**Questions to answer:**
1. List every label that appears before a colon in the bulleted summary at the top of the Baraga Correctional Facility text.
2. From the Baraga Correctional Facility text, extract everything from "Prison in Baraga, Michigan, United" down to "maximum security prison.".

Baraga Correctional Facility (AMF)
- Interactive map of Baraga Correctional Facility (AMF)
- Location: Baraga, Michigan; 46°45′53″N 88°30′20″W﻿ / ﻿46.76475°N 88.50563°W;
- Status: Open
- Security class: Level I & V
- Opened: 1993
- Managed by: Michigan Department of Corrections
- Director: Warden Terry Wilkins
- Website: Official website

= Baraga Correctional Facility =

Prison in Baraga, Michigan, United States

Baraga Correctional Facility (AMF) is a Michigan prison, located in Baraga, for adult male prisoners. While it includes a Level I security facility, it is primarily a maximum security prison.

**Entries shown:**
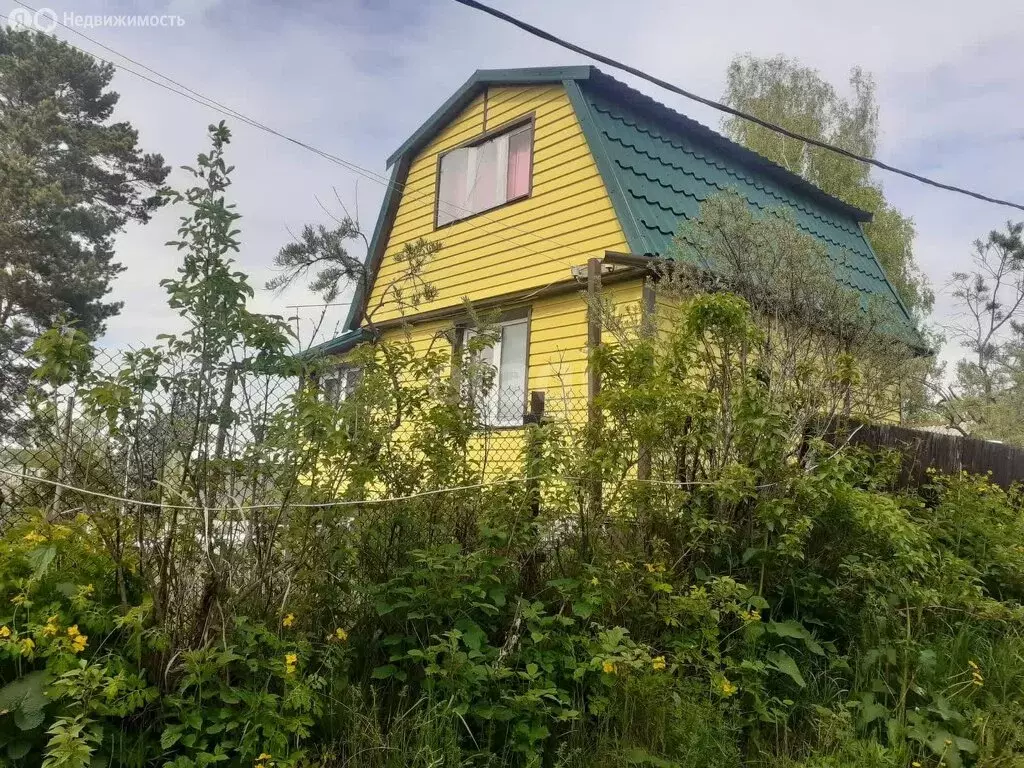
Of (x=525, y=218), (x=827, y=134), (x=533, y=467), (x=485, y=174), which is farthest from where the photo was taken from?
(x=827, y=134)

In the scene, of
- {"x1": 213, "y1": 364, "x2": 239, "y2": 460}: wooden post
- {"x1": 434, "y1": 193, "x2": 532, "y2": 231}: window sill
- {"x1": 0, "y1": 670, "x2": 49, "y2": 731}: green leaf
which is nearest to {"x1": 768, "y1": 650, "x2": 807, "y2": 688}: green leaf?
{"x1": 213, "y1": 364, "x2": 239, "y2": 460}: wooden post

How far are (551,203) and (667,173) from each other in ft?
4.89

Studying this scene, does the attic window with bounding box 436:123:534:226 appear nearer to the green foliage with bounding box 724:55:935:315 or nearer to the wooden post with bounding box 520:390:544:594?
the wooden post with bounding box 520:390:544:594

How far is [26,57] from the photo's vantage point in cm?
1692

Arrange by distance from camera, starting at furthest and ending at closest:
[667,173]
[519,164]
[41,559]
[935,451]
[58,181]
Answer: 1. [58,181]
2. [519,164]
3. [667,173]
4. [935,451]
5. [41,559]

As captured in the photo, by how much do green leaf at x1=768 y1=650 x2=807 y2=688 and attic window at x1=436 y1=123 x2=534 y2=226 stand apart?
7.10 m

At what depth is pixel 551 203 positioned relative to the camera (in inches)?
348

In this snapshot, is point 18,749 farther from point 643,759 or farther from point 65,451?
point 643,759

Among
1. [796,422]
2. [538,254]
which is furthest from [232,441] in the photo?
[538,254]

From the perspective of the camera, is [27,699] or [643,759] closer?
[27,699]

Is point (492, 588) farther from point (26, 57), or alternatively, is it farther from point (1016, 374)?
point (1016, 374)

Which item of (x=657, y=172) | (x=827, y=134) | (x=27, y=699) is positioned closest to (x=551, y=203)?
(x=657, y=172)

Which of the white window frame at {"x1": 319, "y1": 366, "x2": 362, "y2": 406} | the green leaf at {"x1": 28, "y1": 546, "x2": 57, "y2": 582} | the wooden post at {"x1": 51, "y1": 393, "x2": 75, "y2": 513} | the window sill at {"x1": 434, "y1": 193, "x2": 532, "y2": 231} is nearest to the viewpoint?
the green leaf at {"x1": 28, "y1": 546, "x2": 57, "y2": 582}

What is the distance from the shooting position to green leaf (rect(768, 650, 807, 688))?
319 centimetres
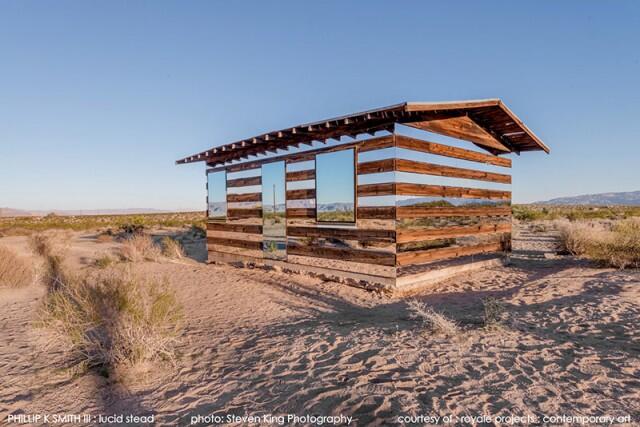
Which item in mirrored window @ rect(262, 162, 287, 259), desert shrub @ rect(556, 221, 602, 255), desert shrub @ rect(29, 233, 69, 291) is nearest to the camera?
desert shrub @ rect(29, 233, 69, 291)

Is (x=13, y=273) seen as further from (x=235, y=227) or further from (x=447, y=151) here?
(x=447, y=151)

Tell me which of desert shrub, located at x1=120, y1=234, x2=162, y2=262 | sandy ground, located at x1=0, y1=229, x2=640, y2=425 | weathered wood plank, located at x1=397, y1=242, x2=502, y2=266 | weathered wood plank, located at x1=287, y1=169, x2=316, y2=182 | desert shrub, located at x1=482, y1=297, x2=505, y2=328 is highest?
weathered wood plank, located at x1=287, y1=169, x2=316, y2=182

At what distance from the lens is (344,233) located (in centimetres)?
729

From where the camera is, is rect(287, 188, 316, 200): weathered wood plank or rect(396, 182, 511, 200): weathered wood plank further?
rect(287, 188, 316, 200): weathered wood plank

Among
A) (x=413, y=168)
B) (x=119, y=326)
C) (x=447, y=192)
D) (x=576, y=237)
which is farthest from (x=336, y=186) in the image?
(x=576, y=237)

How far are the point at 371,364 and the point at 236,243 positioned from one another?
7.40 meters

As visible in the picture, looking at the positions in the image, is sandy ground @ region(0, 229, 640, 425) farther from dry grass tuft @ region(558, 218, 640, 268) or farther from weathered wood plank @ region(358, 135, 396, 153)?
weathered wood plank @ region(358, 135, 396, 153)

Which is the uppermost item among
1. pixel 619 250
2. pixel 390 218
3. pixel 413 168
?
pixel 413 168

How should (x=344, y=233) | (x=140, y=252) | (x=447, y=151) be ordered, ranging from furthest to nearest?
(x=140, y=252) → (x=447, y=151) → (x=344, y=233)

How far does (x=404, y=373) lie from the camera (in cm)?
329

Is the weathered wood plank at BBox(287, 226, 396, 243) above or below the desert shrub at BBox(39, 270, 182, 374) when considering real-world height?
above

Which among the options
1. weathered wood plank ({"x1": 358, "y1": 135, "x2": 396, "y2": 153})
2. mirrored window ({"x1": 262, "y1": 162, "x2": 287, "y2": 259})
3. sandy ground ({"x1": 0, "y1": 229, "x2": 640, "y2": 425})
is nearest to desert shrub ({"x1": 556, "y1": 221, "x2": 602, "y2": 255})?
sandy ground ({"x1": 0, "y1": 229, "x2": 640, "y2": 425})

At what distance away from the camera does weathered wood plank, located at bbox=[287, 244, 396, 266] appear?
6.73 meters

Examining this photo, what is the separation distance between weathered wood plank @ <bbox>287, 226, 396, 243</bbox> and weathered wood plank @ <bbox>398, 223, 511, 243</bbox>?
26 cm
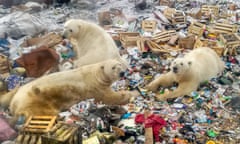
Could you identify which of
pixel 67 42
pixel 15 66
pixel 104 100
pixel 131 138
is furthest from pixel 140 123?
pixel 67 42

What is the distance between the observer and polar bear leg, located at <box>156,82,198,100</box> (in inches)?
304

**Exercise answers:**
1.
Location
Status
Security class
Opened
Managed by
Director
Website

2.
Prison in Baraga, Michigan, United States

Baraga Correctional Facility (AMF) is a Michigan prison, located in Baraga, for adult male prisoners. While it includes a Level I security facility, it is primarily a maximum security prison.